Do you hate XML? (2010)

https://sigfrid-lundberg.se/entries/2010/07/hate_xml/

24•theanonymousone•2h ago

Comments

kccqzy•57m ago

In my opinion, the reason people hate XML is because of what M signifies: it is a markup language and most of the time we don’t need a markup language. Markup languages are great for rich text documents. They are just not a good fit for representing data. The markup-nature of XML introduces unnecessary choice in whether to use an attribute or a child element to represent data; for HTML such ambiguity doesn’t actually exist but for data it does. Consider this piece of XML from the Python docs:

    <country name="Liechtenstein">
        <rank>1</rank>
        <year>2008</year>
        <gdppc>141100</gdppc>
        <neighbor name="Austria" direction="E"/>
        <neighbor name="Switzerland" direction="W"/>
    </country>

Why is the country name an attribute but not the rank? Why are all information about neighbors attributes but not children?

Furthermore parsing JSON or YAML gives you an AST that consists of the basic data types like lists and dictionaries. Parsing XML gives you an AST that requires a lot more effort to turn into data in your domain. Even on the web, very few people like to use the verbose XML DOM API like childNodes, nodeType, getElementsByTagName et al; it is basically unheard of for anyone to use it outside the web such as in Python, despite that the DOM API is in the Python standard library since forever (see https://github.com/python/cpython/blob/3.14/Lib/xml/dom/mini... for example).

actionfromafar•52m ago

YAML made me not hate XML.

SoftTalker•45m ago

Agreed. Among text based formats, nothing I hate more than YAML.

tonyedgecombe•33m ago

That and all the proprietary formats we had to deal with before XML came along.

wombatpm•25m ago

XML is like violence. If it’s not solving your problem, you need to use more.

cryptos•52m ago

Interesting point of view. JSON is also not the right thing to use in many scenarios, but it is the de-facto standard now. Maybe something like protobuf is the way to go.

sfn42•35m ago

Not really. In C# I use a parsing library for which I just write a class and then the library automatically serializes the JSON into an instance of that class.

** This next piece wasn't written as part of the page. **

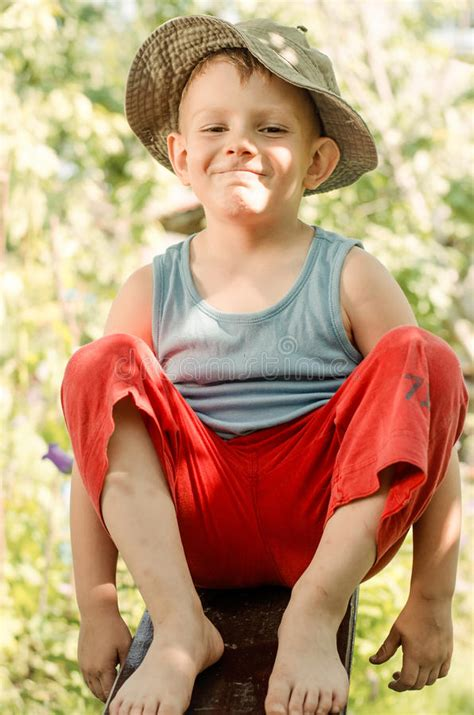 cheeky young barefoot country boy stock image image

I can do the same thing with XML. Of course it doesn't necessarily go that smoothly with all xml, but as long as the xml is fairly simple like a JSON document would be it's totally fine. It's only when you start to use all the features of xml that don't fit neatly into a class model that it starts to get annoying. But if JSON serves your needs then simple xml does as well. I wouldn't use it because JSON works just fine but it's not as bad as people make it seem, unless people make it really bad.

crispyambulance•55m ago

XML was a good, well-intentioned idea.

The problem, IMHO, was that rampant "xml-abuse" in the naughts. ws-* standards and over-engineered garbage like SOAP ("complex object access protocol") made people loathe XML.

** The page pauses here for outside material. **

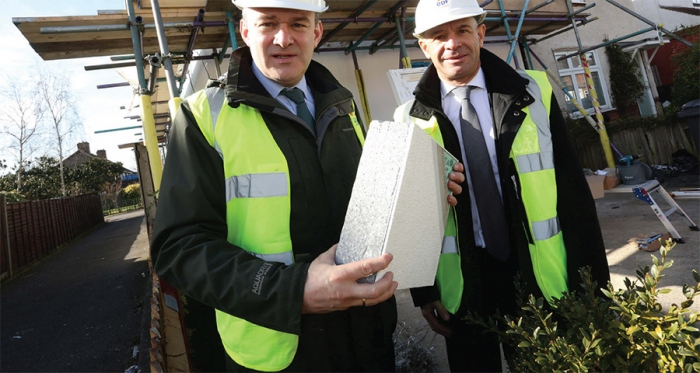 Former energy minister Ed Davey visiting a council house that received external insulation & heating system upgrade under the Energy Company Obligation (Eco) scheme in March 2015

I did like JAXB in Java, XLST, schemas, XPATH. Never got into XSL, but it seemed like good thing too. It worked best when your tooling manipulated it for you or at least helped you in an intelligent way. Much of the hate for XML came from situations where you had to deal with someone's over-the-top-one-size-fits all schema without the benefit of tooling to at least hint you in the right direction.

It still survives in WPF and c# *.proj files. If it were just me, I would still use it for object serialization. But json is king now even though it's inferior.

dtech•15m ago

It's non-trivial to implement XML parser in a secure way, many stdlib ones are insecure by default. That should just not be a thing. XML has a bunch of vulnerabilities very specific to it, XXE is the most well known one, but you also have a bunch of DoSes due to expansions and XPath injection etc.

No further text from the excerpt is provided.